Avirista Midaada, Okezone · Senin 28 Juni 2021 22:35 WIB
https: img.okezone.com content 2021 06 28 519 2432280 pemakaman-pasien-covid-19-di-malang-catat-rekor-harian-petugas-pemulasaran-kerepotan-0DB4QtG6xY.JPG Proses pemulasaran jenazah pasien Covid-19 (Foto: Okezone/Avirista)

MALANG - Tim pemulasaran jenazah Covid-19 Kota Malang mulai kewalahan menangani pemakaman pasien Covid-19. Pada hari Senin (28/6/2021) saja ada 18 kasus kematian pasien Covid-19 yang ditangani oleh tim pemulasaran jenazah dengan protokol kesehatan.

Kesibukan tim pemulasaran tampak sejak di ruang instalasi forensik RS Saiful Anwar (RSSA). Hilir mudik ambulan yang mengangkut para pasien Covid-19 tampak.

Bahkan hingga Senin petang, prosesi pemulasaran jenazah Covid-19 masih sibuk dengan para pasien yang meninggal dan harus dimakamkan dengan protokol kesehatan.

RSSA merupakan rumah sakit rujukan utama untuk menatalaksana jenazah pasien COVID-19. Sehingga, pasien yang meninggal di rumah sakit lain, dibawa ke Ruang IKF RSSA.

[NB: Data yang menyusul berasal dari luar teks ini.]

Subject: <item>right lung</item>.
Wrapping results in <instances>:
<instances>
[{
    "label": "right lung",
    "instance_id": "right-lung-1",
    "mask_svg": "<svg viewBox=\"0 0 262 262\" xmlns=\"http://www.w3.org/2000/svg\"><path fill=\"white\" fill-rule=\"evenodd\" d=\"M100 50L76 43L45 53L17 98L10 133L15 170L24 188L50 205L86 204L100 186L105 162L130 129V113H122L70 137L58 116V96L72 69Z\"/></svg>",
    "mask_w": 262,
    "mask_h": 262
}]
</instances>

"Hari ini sementara data masuk 17 orang meninggal dunia, dan mengantri untuk pemakaman prokes," ujar Kepala UPT Pengelola Pemakaman Umum (PPU) Kota Malang, Takroni Akbar ditemui di TPU Sawojajar, Kota Malang, Senin petang.

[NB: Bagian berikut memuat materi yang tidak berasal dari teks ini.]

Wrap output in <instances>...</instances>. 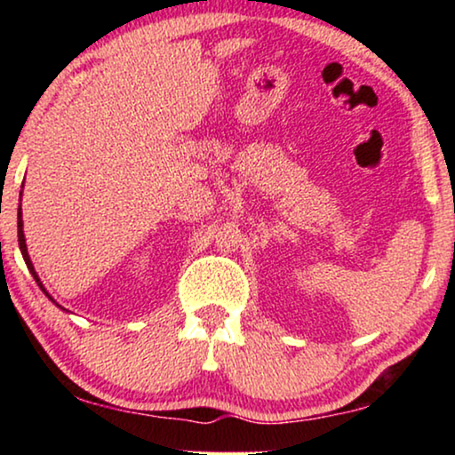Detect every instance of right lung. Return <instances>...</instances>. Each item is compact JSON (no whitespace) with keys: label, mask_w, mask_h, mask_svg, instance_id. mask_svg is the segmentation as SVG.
<instances>
[{"label":"right lung","mask_w":455,"mask_h":455,"mask_svg":"<svg viewBox=\"0 0 455 455\" xmlns=\"http://www.w3.org/2000/svg\"><path fill=\"white\" fill-rule=\"evenodd\" d=\"M22 188H24V182H22ZM20 198H22V192H20ZM22 209L18 207V246H20V252H22V259H24V263H27V267H28V271H30V275L35 277V282H36V285H39V288L45 291V296L49 298V300H52L55 307H60L58 302L53 300L52 296H49V291L45 290V285H43V282L39 279V275H36V271H35V267H33V260H30V257H28V248H27V240H24V232H22ZM61 308V307H60ZM61 310H66V308H61ZM68 313V310H66Z\"/></svg>","instance_id":"right-lung-1"}]
</instances>
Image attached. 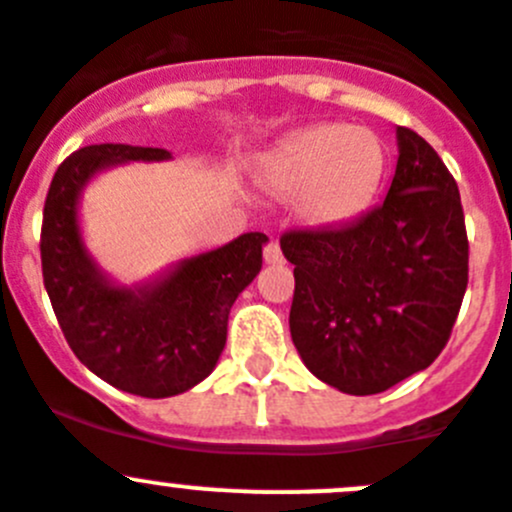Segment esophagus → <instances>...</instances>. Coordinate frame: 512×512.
<instances>
[{
	"instance_id": "1",
	"label": "esophagus",
	"mask_w": 512,
	"mask_h": 512,
	"mask_svg": "<svg viewBox=\"0 0 512 512\" xmlns=\"http://www.w3.org/2000/svg\"><path fill=\"white\" fill-rule=\"evenodd\" d=\"M265 262L267 265H283L285 257H283V250H280V245L275 240L267 242L265 247Z\"/></svg>"
}]
</instances>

Takroni menambahkan, memasuki pukul 16.15 WIB, pasien meninggal karena COVID-19 bertambah satu orang. "Ada tambahan satu, jadi 18 meninggal dunia dan akan dimakamnkan. Ini bisa dibilang rekor karena mencapai 17 lebih," imbuhnya.

Takroni menyebut, beberapa hari terakhir ada lonjakan jumlah pasien COVID-19 yang meninggal dunia. Kemarin saja, 13 pasien terkonfirmasi positif COVID-19 dimakamkan. "Kemarin 13 orang meninggal dan hari ini 18. Semuanya positif," sebutnya.

Sementara itu, dengan banyaknya jenazah pasien COVID-19 harus dimakamkan hari ini, pihaknya harus membagi tim pemulasaran menjadi dua. Satu tim memakamkan lebih dari tujuh jenazah.

"Tim kita bagi dua, satu tim memakamkan 8 sampai 9 jenazah. Kita usahakan tidak sampai jam 10 malam. Karena kemarin pemakaman sampai setengah 12 malam mulai pukul 10 pagi," pungkasnya.